Wall Street clearly cares about the European debt crisis and Friday's session proved it once again.

U.S. stocks closed slightly down, despite trading higher earlier in the session on a bullish September jobs report, because Fitch downgraded Italy and Spain.

The S&P 500 Index fell 9.51 points, or 0.82 percent, to end at 1,155.46. The Dow Jones Industrial Average dropped 20.21 points, or 0.18 percent, to close at 11,103.12. The Nasdaq Composite fell 1.10 percent.

At 8:30 a.m. ET, the Bureau of Labor Statistics (BLS) released the September non-farm payroll report, which came in better than expected at a gain of 107,000. It initially sparked a sizable jump in U.S. stock futures.

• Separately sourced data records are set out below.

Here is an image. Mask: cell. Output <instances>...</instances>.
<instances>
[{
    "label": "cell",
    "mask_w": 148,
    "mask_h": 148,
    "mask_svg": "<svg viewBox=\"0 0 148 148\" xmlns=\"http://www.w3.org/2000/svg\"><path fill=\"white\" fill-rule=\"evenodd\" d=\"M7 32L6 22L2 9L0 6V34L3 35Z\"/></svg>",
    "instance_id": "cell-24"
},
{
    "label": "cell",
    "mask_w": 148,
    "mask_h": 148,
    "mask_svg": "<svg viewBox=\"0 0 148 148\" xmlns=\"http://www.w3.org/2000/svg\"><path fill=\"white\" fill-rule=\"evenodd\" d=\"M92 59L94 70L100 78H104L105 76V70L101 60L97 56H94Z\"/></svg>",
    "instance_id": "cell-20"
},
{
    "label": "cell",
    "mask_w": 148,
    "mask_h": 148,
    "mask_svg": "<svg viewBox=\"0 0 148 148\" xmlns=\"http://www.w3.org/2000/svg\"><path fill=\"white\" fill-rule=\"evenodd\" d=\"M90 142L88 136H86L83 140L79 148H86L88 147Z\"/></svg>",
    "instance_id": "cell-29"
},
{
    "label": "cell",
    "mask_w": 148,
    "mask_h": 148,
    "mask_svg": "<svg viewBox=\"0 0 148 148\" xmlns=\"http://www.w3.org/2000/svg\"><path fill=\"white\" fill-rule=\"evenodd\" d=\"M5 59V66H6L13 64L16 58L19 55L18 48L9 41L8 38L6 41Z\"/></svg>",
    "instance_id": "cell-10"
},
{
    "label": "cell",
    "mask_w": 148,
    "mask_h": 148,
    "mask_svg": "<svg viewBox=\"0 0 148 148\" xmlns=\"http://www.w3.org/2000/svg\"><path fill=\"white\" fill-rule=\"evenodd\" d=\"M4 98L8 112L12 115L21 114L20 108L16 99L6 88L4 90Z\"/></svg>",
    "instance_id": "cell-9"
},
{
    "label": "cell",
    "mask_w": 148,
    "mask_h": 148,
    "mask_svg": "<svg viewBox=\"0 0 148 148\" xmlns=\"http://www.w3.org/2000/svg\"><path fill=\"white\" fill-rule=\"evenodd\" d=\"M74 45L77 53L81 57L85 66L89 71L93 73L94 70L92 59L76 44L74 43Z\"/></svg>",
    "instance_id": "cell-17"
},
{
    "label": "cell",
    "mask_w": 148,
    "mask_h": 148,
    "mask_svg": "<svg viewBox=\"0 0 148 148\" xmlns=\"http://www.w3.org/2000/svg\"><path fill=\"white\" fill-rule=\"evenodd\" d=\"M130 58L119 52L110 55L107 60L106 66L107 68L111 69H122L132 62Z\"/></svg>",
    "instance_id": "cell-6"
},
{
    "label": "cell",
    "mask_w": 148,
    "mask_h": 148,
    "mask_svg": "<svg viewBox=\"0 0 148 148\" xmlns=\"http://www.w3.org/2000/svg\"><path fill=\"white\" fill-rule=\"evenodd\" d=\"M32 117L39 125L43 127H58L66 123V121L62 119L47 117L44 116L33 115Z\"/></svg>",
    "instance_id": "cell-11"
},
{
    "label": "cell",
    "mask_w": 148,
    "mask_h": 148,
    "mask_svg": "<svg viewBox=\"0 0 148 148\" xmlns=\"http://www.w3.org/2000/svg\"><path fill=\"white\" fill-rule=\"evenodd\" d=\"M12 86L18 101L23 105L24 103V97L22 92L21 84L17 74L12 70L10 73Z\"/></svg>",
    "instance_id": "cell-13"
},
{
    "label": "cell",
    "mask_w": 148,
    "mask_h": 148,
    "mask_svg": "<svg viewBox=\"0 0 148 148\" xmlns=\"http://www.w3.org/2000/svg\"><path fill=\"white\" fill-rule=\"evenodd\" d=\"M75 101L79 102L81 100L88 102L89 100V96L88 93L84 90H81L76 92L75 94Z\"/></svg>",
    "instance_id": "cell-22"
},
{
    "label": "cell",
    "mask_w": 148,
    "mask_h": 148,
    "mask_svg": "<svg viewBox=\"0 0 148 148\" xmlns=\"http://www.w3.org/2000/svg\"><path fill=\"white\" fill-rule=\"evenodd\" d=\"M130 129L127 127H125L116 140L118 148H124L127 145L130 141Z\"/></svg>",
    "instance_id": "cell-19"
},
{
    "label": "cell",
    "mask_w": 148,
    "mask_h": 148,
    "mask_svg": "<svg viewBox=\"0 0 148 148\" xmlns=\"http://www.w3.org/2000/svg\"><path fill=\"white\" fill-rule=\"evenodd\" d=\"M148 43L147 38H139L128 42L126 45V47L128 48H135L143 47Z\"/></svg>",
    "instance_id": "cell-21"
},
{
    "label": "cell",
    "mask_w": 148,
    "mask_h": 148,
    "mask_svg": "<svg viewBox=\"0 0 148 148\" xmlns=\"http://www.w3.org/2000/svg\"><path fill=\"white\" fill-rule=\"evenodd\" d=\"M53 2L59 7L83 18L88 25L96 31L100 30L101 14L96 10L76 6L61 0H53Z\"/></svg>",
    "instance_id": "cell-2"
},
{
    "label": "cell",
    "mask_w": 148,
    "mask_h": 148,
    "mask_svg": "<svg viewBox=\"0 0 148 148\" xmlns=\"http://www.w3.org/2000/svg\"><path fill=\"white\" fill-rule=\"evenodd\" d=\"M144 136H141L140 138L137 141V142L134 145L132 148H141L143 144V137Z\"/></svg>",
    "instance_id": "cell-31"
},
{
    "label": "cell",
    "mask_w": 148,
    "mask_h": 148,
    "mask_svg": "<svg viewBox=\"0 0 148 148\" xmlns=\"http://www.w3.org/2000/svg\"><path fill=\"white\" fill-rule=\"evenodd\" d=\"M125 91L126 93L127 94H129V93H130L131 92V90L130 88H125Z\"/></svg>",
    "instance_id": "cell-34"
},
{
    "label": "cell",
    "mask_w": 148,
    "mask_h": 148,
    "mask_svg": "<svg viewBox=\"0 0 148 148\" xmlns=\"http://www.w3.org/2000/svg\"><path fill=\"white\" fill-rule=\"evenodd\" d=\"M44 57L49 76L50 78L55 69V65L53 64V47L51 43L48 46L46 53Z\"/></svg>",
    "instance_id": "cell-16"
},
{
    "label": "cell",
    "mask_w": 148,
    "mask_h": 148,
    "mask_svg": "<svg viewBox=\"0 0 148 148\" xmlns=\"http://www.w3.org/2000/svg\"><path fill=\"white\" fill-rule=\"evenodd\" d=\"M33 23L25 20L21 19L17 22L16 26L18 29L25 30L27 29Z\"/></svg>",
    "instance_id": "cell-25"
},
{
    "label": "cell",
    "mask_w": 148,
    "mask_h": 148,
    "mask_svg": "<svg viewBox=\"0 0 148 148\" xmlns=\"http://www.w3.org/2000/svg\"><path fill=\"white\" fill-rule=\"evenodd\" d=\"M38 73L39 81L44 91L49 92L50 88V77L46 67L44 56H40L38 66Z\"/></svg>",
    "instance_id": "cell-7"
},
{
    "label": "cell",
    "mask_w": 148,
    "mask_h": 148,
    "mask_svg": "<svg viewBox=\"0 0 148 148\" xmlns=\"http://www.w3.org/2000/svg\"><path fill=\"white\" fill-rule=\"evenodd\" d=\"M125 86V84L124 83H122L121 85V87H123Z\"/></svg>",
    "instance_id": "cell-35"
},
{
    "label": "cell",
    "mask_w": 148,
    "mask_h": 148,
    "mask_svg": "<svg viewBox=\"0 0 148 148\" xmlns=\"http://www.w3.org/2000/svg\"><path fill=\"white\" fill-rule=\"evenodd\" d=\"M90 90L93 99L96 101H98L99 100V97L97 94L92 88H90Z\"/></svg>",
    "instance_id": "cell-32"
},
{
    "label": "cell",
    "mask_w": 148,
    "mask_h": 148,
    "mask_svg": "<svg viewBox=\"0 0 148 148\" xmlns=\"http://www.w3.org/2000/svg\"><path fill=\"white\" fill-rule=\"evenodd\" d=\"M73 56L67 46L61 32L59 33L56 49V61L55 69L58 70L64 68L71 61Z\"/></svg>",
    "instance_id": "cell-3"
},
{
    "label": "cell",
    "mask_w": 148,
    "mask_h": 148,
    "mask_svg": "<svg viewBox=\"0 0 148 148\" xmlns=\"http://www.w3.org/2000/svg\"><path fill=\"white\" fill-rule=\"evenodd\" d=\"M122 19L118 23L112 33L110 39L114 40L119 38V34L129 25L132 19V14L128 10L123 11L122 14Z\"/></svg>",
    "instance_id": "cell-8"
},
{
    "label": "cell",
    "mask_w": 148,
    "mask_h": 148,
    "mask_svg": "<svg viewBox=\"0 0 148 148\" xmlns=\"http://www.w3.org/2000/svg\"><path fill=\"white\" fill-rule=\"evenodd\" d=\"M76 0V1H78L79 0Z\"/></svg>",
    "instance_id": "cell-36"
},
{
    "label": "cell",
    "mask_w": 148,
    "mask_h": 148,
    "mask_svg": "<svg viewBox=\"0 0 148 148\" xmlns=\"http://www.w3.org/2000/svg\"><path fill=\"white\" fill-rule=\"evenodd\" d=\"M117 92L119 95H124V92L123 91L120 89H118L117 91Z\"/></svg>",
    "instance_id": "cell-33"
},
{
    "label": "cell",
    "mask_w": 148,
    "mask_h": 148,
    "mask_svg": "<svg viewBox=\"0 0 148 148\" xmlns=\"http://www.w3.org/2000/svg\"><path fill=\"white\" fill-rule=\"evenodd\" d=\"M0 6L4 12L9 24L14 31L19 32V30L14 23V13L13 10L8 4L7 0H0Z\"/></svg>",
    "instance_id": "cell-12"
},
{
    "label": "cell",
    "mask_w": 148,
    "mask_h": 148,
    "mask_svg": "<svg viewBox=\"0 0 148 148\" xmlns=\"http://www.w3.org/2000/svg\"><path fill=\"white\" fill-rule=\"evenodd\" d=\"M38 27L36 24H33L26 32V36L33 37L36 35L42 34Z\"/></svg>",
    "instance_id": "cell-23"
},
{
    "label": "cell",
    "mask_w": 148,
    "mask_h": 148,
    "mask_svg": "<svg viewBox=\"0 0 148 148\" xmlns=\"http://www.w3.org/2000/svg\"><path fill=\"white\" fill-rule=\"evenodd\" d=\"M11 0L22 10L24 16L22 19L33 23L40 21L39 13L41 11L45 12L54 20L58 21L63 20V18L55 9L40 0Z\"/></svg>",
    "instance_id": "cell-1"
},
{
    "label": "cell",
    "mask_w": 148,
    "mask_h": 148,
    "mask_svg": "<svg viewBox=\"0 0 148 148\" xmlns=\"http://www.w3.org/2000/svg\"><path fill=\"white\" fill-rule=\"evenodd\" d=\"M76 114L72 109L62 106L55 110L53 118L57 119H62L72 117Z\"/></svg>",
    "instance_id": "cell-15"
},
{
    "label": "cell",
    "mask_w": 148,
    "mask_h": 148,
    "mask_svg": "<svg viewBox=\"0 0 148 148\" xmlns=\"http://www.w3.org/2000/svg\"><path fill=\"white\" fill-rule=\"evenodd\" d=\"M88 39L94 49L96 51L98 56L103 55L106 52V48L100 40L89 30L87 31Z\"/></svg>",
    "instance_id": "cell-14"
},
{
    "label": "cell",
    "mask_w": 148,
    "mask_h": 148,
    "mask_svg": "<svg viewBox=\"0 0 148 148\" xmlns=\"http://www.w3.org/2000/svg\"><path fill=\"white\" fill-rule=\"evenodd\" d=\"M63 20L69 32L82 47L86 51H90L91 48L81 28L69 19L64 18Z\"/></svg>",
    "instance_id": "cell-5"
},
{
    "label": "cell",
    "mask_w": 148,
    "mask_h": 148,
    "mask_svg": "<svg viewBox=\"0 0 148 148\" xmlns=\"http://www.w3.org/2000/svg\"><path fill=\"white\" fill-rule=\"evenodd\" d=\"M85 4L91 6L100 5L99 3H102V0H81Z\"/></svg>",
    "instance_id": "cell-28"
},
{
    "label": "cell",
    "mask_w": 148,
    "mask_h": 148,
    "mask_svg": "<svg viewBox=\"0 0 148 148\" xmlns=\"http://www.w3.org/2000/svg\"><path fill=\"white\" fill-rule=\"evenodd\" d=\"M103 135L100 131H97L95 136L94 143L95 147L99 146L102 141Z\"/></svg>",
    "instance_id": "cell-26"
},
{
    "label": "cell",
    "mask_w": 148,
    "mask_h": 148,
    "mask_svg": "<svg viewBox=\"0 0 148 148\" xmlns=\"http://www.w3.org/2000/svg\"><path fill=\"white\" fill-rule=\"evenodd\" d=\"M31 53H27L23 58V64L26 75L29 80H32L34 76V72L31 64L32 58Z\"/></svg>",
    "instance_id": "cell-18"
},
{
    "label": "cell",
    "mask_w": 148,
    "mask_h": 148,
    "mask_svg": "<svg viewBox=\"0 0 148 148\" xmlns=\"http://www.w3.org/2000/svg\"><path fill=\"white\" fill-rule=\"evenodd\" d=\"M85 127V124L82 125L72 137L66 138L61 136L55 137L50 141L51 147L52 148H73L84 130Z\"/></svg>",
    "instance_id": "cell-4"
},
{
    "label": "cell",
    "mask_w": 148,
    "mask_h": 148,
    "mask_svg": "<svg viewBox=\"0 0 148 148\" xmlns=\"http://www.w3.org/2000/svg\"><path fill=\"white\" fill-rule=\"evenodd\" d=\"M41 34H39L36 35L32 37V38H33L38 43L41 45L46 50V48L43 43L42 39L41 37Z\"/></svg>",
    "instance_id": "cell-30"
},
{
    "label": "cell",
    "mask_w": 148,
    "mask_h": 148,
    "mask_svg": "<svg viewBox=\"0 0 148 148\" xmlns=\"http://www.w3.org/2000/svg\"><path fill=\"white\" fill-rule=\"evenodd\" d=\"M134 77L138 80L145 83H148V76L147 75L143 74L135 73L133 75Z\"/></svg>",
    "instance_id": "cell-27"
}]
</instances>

However, investor optimism waned later in the morning session because monthly gains of 107,000 are still not enough to meaningfully lower the U.S. unemployment rate.

Bottom line, 119k jobs per month have been created in 2011 on average, well below the 150-200k jobs that is needed to firmly lower the unemployment rate and eat into all the jobs lost in this recession, wrote Peter Boockvar, equity strategist at Miller Tabak, in a research note.

Later in the session, U.S. stocks and the euro pared their gains after Fitch Ratings downgraded the debt of Spain and Italy.

The downgrade reflects the intensification of the Euro zone crisis that constitutes a significant financial and economic shock which has weakened Italy's sovereign risk profile... The high level of public debt and fiscal financing requirement along with the low rate of potential growth rendered Italy especially vulnerable to such an external shock, stated Fitch, regarding its Italy downgrade.

Italy and Spain are the third and fourth largest economies, respectively, in the Eurozone. Should their sovereign debts plunge and their banking system falter, core Europe may not be able to bail them out as easily as they bailed out Greece, Portugal, and Ireland.

During this week, U.S. stocks and other global risk assets largely moved on news out of the Eurozone. Late Tuesday, they rallied on news that Eurozone authorities are reportedly looking into ways to recapitalize European banks. On Thursday, risk assets climbed on the European Central Bank's decision to re-introduce two liquidity measures that will ease financial conditions in Europe.